It had begun simply—helping women who came to them with a wish to change their fate. Wives looking to escape abusive husbands. Daughters and sisters seeking a way out from cruel fathers and brothers looking to trade them for power and money. Women looking to marry as they wished, to stand up to their employers, to escape their lot, to live their lives on their own terms.

Women from all walks. The daughter of a duke who’d found herself with child. The wife of a butcher who was a violent drunk. A shopgirl who’d witnessed a crime and needed protection. A rich merchant’s daughter looking to escape a loveless aristocratic marriage.

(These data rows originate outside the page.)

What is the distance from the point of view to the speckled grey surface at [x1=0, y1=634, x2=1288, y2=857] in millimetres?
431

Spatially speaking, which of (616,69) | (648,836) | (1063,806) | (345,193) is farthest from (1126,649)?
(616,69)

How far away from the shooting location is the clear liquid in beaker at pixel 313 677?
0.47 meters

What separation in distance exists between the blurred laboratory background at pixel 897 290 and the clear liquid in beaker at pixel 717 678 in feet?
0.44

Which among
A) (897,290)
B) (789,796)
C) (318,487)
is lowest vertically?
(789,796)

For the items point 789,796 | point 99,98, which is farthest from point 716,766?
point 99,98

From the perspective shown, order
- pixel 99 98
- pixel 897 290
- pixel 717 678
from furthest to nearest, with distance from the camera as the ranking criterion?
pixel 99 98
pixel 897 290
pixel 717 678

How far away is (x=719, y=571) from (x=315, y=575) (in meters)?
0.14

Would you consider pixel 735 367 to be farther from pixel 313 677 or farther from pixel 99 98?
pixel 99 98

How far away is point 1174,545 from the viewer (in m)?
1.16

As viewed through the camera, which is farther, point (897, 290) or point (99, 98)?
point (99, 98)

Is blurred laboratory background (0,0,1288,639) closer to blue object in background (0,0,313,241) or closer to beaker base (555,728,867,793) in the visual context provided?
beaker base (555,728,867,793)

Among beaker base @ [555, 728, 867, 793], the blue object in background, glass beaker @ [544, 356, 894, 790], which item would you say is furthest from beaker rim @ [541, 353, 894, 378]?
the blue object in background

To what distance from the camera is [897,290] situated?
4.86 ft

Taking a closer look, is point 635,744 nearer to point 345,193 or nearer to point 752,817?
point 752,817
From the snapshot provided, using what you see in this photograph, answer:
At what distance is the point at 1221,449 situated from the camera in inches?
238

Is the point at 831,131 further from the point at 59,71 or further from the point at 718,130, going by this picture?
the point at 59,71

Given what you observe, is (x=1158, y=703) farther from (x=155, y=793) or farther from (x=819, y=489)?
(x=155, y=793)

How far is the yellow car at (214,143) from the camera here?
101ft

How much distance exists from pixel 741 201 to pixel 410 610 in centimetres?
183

But soon, word was out. And their work became more complicated. Assisting a brothel full of girls out from under the thumb of their vicious employer. Rescuing children from workhouses. Providing safe havens for powerless workers. Sending aristocrats to prison for embezzling funds from orphanages. Sending others to prison for murder. Sending still more to . . . well, to other places entirely. In only a handful of years, the Hell’s Belles had become legendary.

They did their best to help as many who needed them as could find them . . . and they did it more often than not from the corner table at The Place, where people went not to be seen, but to live. There, those who were rarely welcomed in the rest of London could drink and dance and laugh and be welcomed freely, and no one cared that Sesily Calhoun had once been Mayfair’s brightest scandal, or that Adelaide was daughter to one of London’s greatest crime lords, or that Duchess spent her absent husband’s money like it was water. Nor did they care that Imogen was odd . . . or in hiding from her brother.

In short, The Place was perfect.

And it was one of Imogen’s favorite spots in all the world.

She set her glass down on the scarred table with a thunk and pronounced, “I refuse to be governed! Can you imagine! He actually thought he could marry me off to some . . .”

“Toff!” Sesily helped.

Imogen pointed at her friend. “Yes!”

“Good for you!” Adelaide said.

“I beg your pardon!” The Duke of Clayborn feigned offense. “You married a toff!”

“Yes, my love, but there is hope of your reformation,” his wife retorted. Everyone laughed and she leaned into his kiss—a public display of affection that would have shocked the House of Lords down to their well-heeled shoes.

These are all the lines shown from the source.